### Problem:
Copy out the whole article about the Digital DNA sculpture word for word.

### Text under study:
=== Begin Enclosure ===

Digital DNA, the 7-foot-tall, egg-shaped sculpture made partly of computer circuit boards currently installed in Lytton Plaza, has been recommended for deaccession (removal from the city's public art collection), leaving artist Adriana Varella scrambling for a way to save the work.
Digital DNA has suffered damange over the years. Due to the materials used and the sculpture's exposure to the elements, city staff have determined the costs of keeping the piece in good condition in Lytton Plaza are too high.
"We are faced with either undertaking another major overhaul of the piece, or deaccessioning it. If we do a major restoration (which we have done several before), we will likely see the piece in the same state of disrepair in a very short time," Palo Alto Public Art Program Director Elise DeMarzo wrote in an email to the Weekly.
Varella said she is preparing to launch a crowdfunding campaign to help pay for the costs of restoration as well as a possible lawsuit against the city, "with the intention that the piece is preserved and a permanent solution for its existence is found," she wrote in a press release.
Digital DNA was designed to celebrate Palo Alto's role as the birthplace of Silicon Valley.
"It is a piece about the ideology of technology and it was made collectively by dozens of people who helped me understand what were the ideologies behind the technology we use," Varella said.

=== End Enclosure ===

### Data for reasoning about scene geometry:
=== Begin Enclosure ===

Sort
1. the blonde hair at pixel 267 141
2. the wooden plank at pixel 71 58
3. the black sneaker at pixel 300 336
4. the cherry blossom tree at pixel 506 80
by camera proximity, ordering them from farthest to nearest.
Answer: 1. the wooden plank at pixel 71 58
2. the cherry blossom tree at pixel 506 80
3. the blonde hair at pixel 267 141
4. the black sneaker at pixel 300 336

=== End Enclosure ===

### Exercise response:
Digital DNA, the 7-foot-tall, egg-shaped sculpture made partly of computer circuit boards currently installed in Lytton Plaza, has been recommended for deaccession (removal from the city's public art collection), leaving artist Adriana Varella scrambling for a way to save the work.
Digital DNA has suffered damange over the years. Due to the materials used and the sculpture's exposure to the elements, city staff have determined the costs of keeping the piece in good condition in Lytton Plaza are too high.
"We are faced with either undertaking another major overhaul of the piece, or deaccessioning it. If we do a major restoration (which we have done several before), we will likely see the piece in the same state of disrepair in a very short time," Palo Alto Public Art Program Director Elise DeMarzo wrote in an email to the Weekly.
Varella said she is preparing to launch a crowdfunding campaign to help pay for the costs of restoration as well as a possible lawsuit against the city, "with the intention that the piece is preserved and a permanent solution for its existence is found," she wrote in a press release.
Digital DNA was designed to celebrate Palo Alto's role as the birthplace of Silicon Valley.
"It is a piece about the ideology of technology and it was made collectively by dozens of people who helped me understand what were the ideologies behind the technology we use," Varella said.